In this edition of Litigation Roundup, the Texas Supreme Court answered a burning question about the jurisdiction of the Fifteenth Court of Appeals, and Google moves to arbitrate a negligence lawsuit over an AI chatbot.
On Friday, the Texas Supreme Court issued two orders that gave litigants in the state certainty about which cases the Fifteenth Court of Appeals can hear and kicked two cases that had been before the Fifteenth back to the intermediate appellate courts in Houston and Corpus Christi, respectively.
Until Friday, it was unclear whether the new appellate court, which under state law has exclusive jurisdiction over certain appeals involving the state and appeals from the business courts, could still hear appeals in other cases not within its exclusive jurisdiction.
In both cases — Kelley et al. v. Homminga et al. and Devon Energy et al. v. Oliver et al. — the Chief Justice of the Fifteenth Court of Appeals, Scott Brister, dissented from his colleagues’ decision to keep the cases and deny transfer back to the First or Fourteenth of the Thirteenth Courts of Appeal. In his January dissent in Kelley v. Homminga, Chief Justice Brister explained that lawmakers outlined two types of cases within the exclusive jurisdiction of the Fifteenth Court of Appeals and fifteen types of cases that were not.
“This appeal falls into neither category,” he wrote.
“But even if it would be proper to file such cases here, it would be inappropriate for this Court to entertain hundreds of appeals in family law, criminal law, and personal injury cases as they would inevitably shift time and attention away from our primary tasks,” he wrote. “Furthermore, allowing litigants to routinely opt into one court of appeals instead of another could create a practice that, ‘if tolerated, breeds disrespect for and threatens the integrity of our judicial system.’”

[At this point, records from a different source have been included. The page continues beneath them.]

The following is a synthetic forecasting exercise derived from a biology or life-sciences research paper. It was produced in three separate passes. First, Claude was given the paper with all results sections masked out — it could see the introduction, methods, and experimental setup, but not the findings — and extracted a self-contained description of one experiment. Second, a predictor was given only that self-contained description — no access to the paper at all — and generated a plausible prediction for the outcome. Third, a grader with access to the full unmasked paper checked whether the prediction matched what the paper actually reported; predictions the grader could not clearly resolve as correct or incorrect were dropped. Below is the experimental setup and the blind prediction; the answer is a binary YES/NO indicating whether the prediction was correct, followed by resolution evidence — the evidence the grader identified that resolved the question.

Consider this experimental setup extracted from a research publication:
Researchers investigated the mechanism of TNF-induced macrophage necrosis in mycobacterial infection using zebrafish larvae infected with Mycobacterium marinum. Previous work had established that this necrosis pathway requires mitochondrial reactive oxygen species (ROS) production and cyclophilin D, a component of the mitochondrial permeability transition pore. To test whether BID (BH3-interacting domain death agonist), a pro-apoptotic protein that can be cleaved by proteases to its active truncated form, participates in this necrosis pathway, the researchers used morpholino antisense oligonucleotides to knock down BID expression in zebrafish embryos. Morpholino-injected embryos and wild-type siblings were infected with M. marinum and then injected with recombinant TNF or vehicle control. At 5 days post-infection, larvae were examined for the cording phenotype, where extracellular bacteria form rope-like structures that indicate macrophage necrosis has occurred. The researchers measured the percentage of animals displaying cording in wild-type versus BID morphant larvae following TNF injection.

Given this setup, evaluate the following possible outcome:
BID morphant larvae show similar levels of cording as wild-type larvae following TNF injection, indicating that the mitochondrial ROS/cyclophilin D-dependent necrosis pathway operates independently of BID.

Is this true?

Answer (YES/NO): NO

In his January dissent in Devon Energy, he noted the appellants in the case didn’t argue that the dispute presented an issue of statewide importance or constituted a complex business dispute, which would put it in the exclusive jurisdiction of the Fifteenth Court of Appeals. They argued instead that they “were entitled to choose between the courts.”

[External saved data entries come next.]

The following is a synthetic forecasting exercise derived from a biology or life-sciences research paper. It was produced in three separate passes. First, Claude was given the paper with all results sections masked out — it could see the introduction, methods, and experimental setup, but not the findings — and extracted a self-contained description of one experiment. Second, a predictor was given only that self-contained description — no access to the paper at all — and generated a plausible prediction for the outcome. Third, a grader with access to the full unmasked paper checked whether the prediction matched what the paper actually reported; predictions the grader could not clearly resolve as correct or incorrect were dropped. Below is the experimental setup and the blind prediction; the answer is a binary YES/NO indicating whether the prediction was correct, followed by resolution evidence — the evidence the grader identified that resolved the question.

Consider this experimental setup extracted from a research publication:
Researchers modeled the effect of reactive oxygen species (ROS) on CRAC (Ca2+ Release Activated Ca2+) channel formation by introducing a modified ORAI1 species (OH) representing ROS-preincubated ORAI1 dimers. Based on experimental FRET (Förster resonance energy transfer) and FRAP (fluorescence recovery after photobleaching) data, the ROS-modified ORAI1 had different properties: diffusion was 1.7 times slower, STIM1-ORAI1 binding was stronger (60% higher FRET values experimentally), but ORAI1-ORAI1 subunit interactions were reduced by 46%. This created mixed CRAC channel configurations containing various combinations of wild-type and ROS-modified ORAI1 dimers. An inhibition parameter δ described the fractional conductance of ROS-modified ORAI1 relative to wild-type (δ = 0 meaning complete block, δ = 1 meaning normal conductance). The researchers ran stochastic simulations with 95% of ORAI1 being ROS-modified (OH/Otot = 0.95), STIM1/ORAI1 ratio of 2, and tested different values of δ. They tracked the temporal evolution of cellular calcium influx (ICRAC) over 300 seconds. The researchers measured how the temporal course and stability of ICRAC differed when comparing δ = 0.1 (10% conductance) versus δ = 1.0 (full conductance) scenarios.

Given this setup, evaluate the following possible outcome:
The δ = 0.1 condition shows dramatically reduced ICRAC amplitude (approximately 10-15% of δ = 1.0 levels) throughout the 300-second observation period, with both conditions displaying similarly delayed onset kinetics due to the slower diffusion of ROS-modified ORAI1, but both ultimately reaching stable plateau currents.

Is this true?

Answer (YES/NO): NO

“My colleagues say that does not make this appeal ‘inappropriately filed’ since appellants may choose between two overlapping appellate courts in some cases,” Chief Justice Brister wrote. “But the Legislature has restricted that choice when it involves large numbers of appeals. And choosing between two neighboring courts in appeals from a handful of smaller counties is different from choosing between one statewide court with specific jurisdiction and fourteen others handling every kind of appeal in the State. I doubt the Legislature intended appellant’s choice on a large scale to be appropriate.”

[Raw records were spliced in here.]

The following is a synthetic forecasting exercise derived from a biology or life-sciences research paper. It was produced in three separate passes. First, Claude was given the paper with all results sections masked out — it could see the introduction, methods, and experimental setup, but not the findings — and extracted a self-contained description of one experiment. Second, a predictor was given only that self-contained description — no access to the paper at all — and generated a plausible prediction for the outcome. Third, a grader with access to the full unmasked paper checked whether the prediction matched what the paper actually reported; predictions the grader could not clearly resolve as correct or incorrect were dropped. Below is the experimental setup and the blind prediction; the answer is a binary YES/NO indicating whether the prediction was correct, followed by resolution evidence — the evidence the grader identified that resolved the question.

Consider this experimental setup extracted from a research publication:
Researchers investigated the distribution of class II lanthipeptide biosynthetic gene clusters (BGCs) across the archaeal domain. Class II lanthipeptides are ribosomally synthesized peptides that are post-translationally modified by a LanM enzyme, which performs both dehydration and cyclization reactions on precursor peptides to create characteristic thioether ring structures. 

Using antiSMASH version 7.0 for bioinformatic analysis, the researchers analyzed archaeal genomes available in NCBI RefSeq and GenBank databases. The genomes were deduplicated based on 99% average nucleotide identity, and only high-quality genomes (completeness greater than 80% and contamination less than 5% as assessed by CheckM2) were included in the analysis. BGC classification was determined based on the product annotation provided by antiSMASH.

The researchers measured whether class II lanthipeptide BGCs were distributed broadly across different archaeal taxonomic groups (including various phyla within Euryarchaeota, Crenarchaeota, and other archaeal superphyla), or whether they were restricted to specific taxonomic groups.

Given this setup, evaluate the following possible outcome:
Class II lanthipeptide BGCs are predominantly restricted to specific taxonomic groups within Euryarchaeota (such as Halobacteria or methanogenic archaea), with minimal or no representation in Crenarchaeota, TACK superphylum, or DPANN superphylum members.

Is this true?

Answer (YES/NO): YES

The Texas Supreme Court consolidated the cases and issued a per curiam opinion answering the jurisdiction question Friday morning.
“We conclude S.B. 1045 is susceptible of only one reasonable construction: the Legislature did not intend the Fifteenth Court to hear every civil appeal within its statewide jurisdiction,” the high court wrote. “Rather, the fair meaning of the act, discerned through a contextual reading of all its provisions, is that the Legislature intended that court to hear (1) appeals and writs within its exclusive intermediate appellate jurisdiction, and (2) appeals we transfer into the court for docket-equalization purposes. This is the only interpretation of the statutory scheme that harmonizes all its provisions into a cohesive whole.”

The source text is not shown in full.